А он уже несколько дней неживой!.. Его больше нет. Как же теперь Леха будет о нем рассказывать? Ведь нет у него отца!
Я бросил шуровать в топках на камбузе, присел на поленницу дров и сжал руками голову — первый раз по-настоящему почувствовал, что, значит, не стало человека. Вчерашнее письмо, в котором говорилось про охоту, было последним. Вчера был последний день, когда Леха мог говорить «мы с отцом», а сегодня — всё! Сегодня жизнь уже другая, потому что майора Чудинова в ней больше нет. Нет!..
Пришел старший кок, позевывая, заглянул в одну топку, в другую, засопел:
— Так и к обеду не вскипятим…
Подбросил дров, ковырнул в топке кочергой, постучал, плюнул туда, и пламя напряженно, обрадованно загудело.
Котлы были вмазаны в квадратную печь, примыкавшую к длинной, широкой плите с отдельными топками. Это сооружение стояло в центре просторного зала, уставленного по стенам разделочными столами. Камбуз освещали три электрические лампочки. Окна черно блестели.
Старший кок стоял у разделочного стола, пробовал на палец острие длинного ножа и следил за моей работой.
Вода в котлах уже кипела, когда за стенами камбуза послышались песни — роты шли на завтрак. Тяжелые ботинки юнг затопали в соседнем зале, загремели миски, поднялся гвалт, и, перекрывая его, запели старшины рот: «Вни-мание-е-е… Головные уборы-ы… снять! Садись!»
Вместе с другими рабочими по камбузу я кинулся разносить по столам бачки с чаем. Когда роты ушли, мыл столы, драил палубу, таскал воду в ненасытные котлы и чаны, а потом мешки с сухой картошкой.
И вспомнил, как на шлюпке Валька заорал «дезертиры!» и как Леха просыпал свою порцию этой картошки. Он тогда здорово беспокоился, что скажет отец. И Юрка его понимал…
— Заморился? — почему-то злорадно глядя на меня, спросил длинный как жердь юнга с острым кадыком, тоже рабочий по камбузу. — Это цветики еще! Я не первый раз… Службу понял. Зато рубане-ем!.. — Он даже глаза прикрыл.
Леха за обедом почти не ел — только поковырял в миске, я видел. А вот мы, рабочие по камбузу, после того как отобедали роты, «рубанули»; чуточку первого, порции по три каши, обильно политой маслом, и по полной миске компота. У длинного кадык так и ходил. Я выбирал в компоте ягоды, а когда поднял голову, его за столом уже не было. Такой бы на шлюпке и парус, наверное, сжевал!

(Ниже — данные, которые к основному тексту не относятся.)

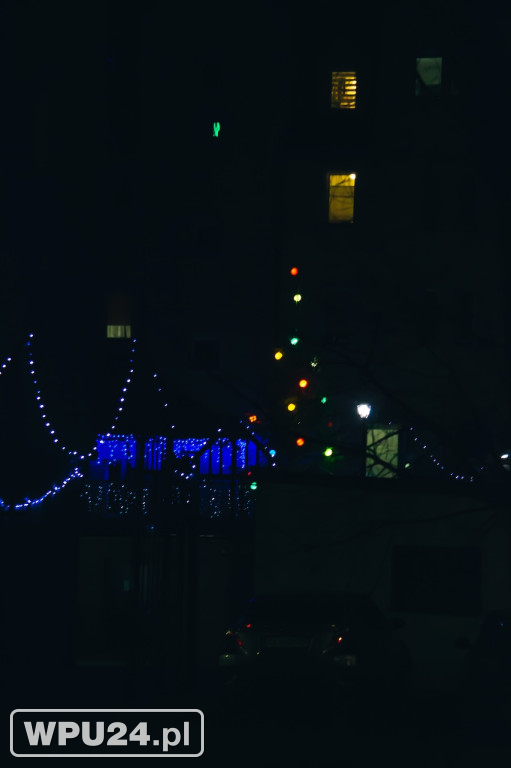 Pułtusk rozświetlony iluminacjami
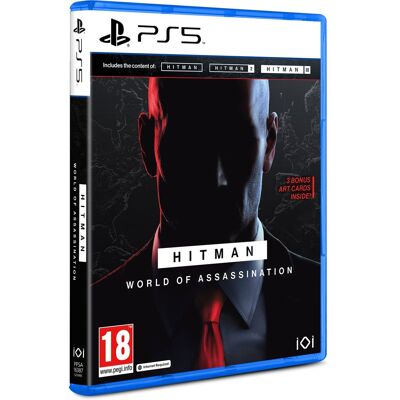 Plaion HITMAN World of Assassination - PS5 Plaion HITMAN World of Assassination - PS5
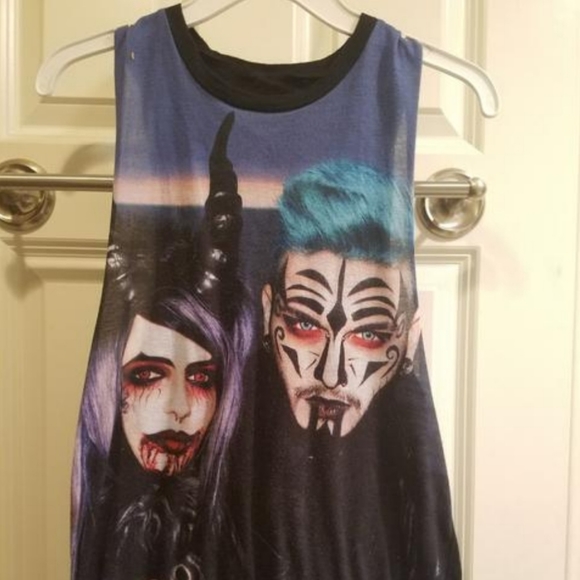 Blood on the Dance Floor Bad Blood tank top - Picture 1 of 3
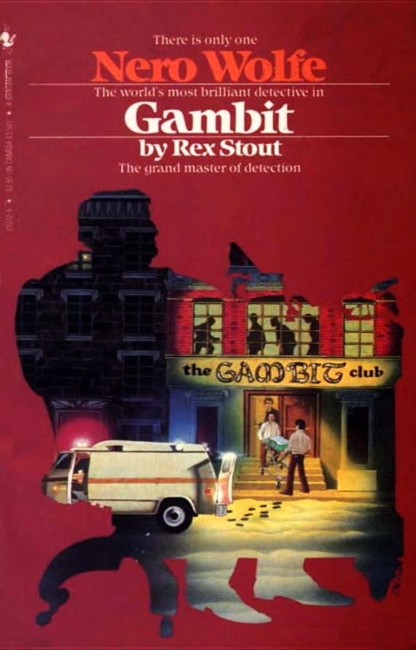 Rex Stout: Gambit (EBook, 2011, Bantam)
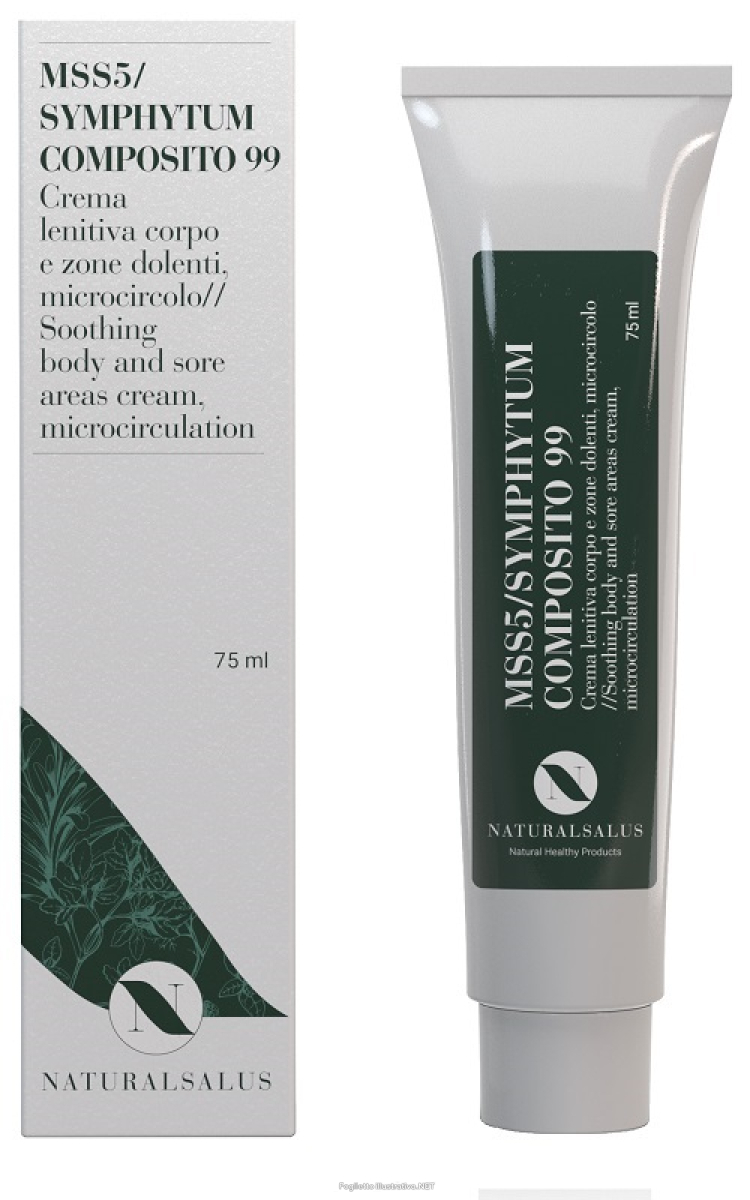 Cerca Offerte di symphytum composito 99 mss5 crema 75 ml e acquista online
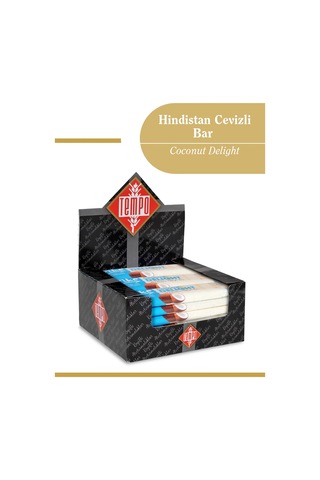 Hindistan Cevizli Bar 32 G X 12 Adet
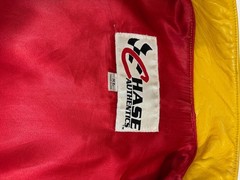 Ernie Irvan Good Year All Leather Racing Jacket XL Chase Authentics NASCAR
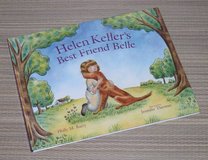 Helen Keller's Best Friend Belle Hard Cover Book in Oswego, Illinois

Подошел старший кок и приказал мне вычистить котел из-под каши. Начинались «ягодки»…
Котел еще не остыл. Когда я наливал в него воду, она быстро становилась горячей.
Сидел я на краю печи боком, ноги держал на весу, горизонтально, и до пояса свешивался в эту преисподнюю, обклеенную скользким слоем пшенки. Не знаю, как мне удавалось сохранять равновесие. Сидеть было горячо.